§ **PROVIDED TEXT**
■ ■ ■ ■ ■
As we see from the above list of preventive measures, the development and implementation of many of them is within the competence of lawyers practicing in the areas of corporate and business protection. A worthy response to a raider attack is also impossible without legal support with the correct use of the possibilities of registrars, the Commission for the processing of complaints in the field of state registration, the Council of the Business Ombudsman, law enforcement agencies, courts, etc.

What are the peculiarities and problems of cooperation with various bodies in the process of repelling a raider attack?

In my practice, the most effective (at least fast) way to cancel an illegal registration act was to apply directly to registrar who conducted it.

Sometimes, under the threat of liability, the registrars agree to “cancel” conducted actions themselves. Technically, they have such an opportunity. But in such case it is important not to fall into the trap, since the registrar does not entitled to cancel his registration act, he can only correct the misspelling.

In practice, there are cases when the Commission   for the processing of complaints in the Field of State Registration or the courts found it unlawful / canceled the actions / decisions of the registrar concerning canceling of their registration action / decision, “legitimizing” in such way the initial illegal registration action / decision.

The  Commission  for the processing of complaints in the field of state registration, unlike the courts, does not tend to unify the practice, and therefore it is extremely difficult to predict the results / terms of the consideration of the complaint. The conditions for applying to the Commission (except for formal ones) are violations  of the state registration procedure the registrar, in the absence of: a court dispute (decision) between the same parties, on the same subject, for the same reasons; a dispute regarding property; re-registration of property law. However, there is a practice of complaints сonsideration without observance these conditions. Also, there are quite paradoxical decisions, for example, a complaint filed by an improper subject is partially satisfied, etc.
■ ■ ■ ■ ■
Entries on spatial positioning:
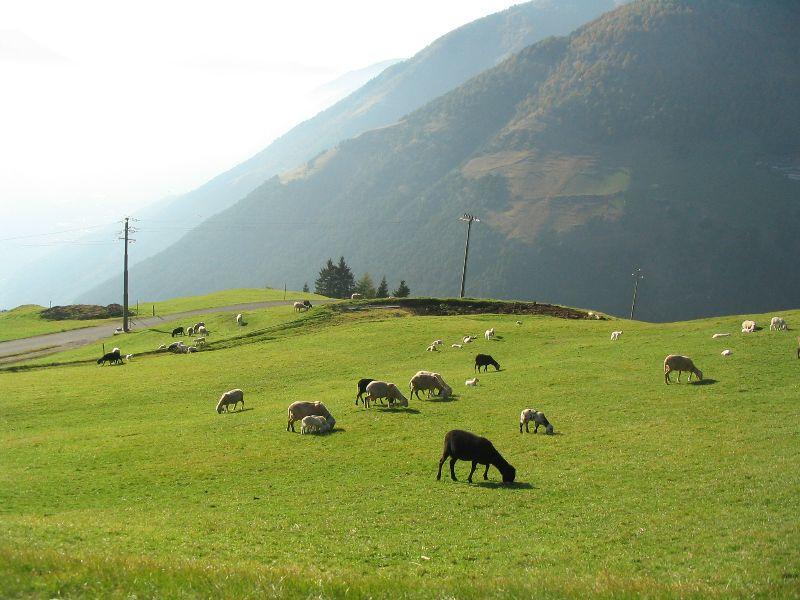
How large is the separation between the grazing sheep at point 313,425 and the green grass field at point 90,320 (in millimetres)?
70365

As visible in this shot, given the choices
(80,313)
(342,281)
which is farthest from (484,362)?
(342,281)

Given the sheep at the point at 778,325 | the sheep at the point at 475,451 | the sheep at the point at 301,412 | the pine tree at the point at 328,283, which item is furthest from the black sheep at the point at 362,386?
the pine tree at the point at 328,283

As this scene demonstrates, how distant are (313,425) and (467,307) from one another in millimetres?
54102

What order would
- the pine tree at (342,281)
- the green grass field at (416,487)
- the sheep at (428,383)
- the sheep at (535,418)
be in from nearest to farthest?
the green grass field at (416,487) < the sheep at (535,418) < the sheep at (428,383) < the pine tree at (342,281)

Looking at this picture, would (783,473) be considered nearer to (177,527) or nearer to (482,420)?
(482,420)

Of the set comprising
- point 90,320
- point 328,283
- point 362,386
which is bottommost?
point 362,386

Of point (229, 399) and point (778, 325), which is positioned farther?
point (778, 325)

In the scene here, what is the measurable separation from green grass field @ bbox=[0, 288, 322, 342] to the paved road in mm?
2979

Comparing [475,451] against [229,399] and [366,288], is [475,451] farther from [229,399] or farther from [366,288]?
[366,288]

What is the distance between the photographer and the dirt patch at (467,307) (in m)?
79.4

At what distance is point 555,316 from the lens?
76.8m

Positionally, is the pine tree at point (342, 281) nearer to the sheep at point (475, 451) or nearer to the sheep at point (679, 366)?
the sheep at point (679, 366)

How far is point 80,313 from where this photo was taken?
4126 inches

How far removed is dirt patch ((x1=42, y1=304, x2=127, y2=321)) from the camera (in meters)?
102
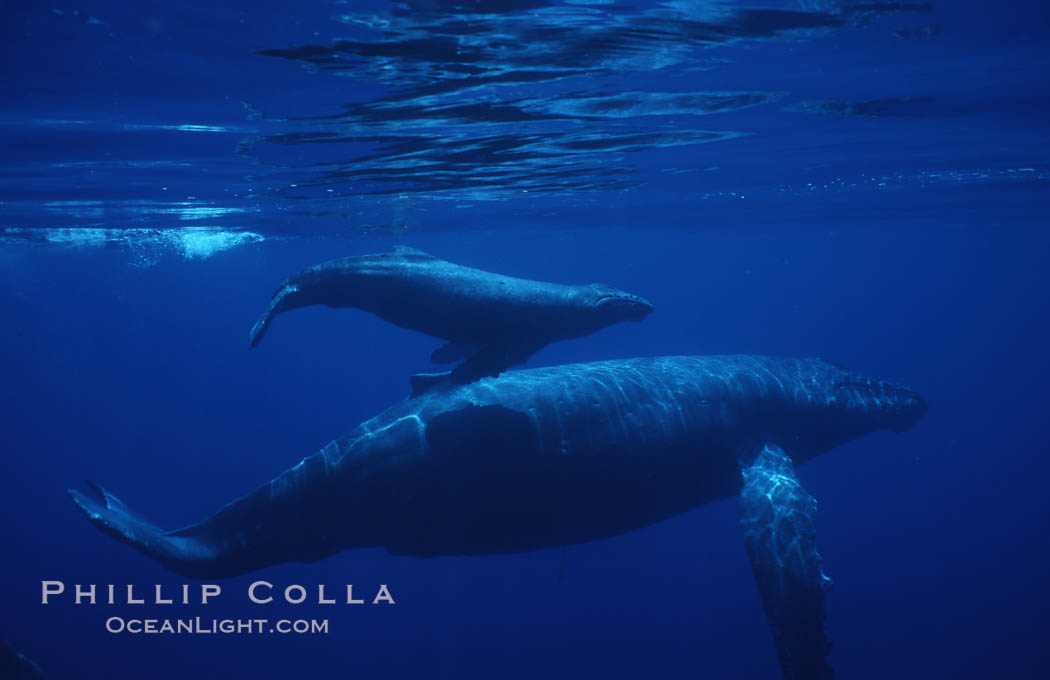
■ ■ ■ ■ ■
§ **COMPLETE THE FOLLOWING**
1/ In the text on raider attacks, what is the only thing a registrar may do to their own registration act?
2/ Please translate this sentence from the raider-attack text into Spanish: "In my practice, the most effective (at least fast) way to cancel an illegal registration act was to apply directly to registrar who conducted it."

§ **RESPONSES FOR EACH TASK**
1/ The registrar can only correct a misspelling.

2/ En mi práctica, la forma más eficaz (al menos, la más rápida) de anular un acto de registro ilegal era dirigirse directamente al registrador que lo había realizado.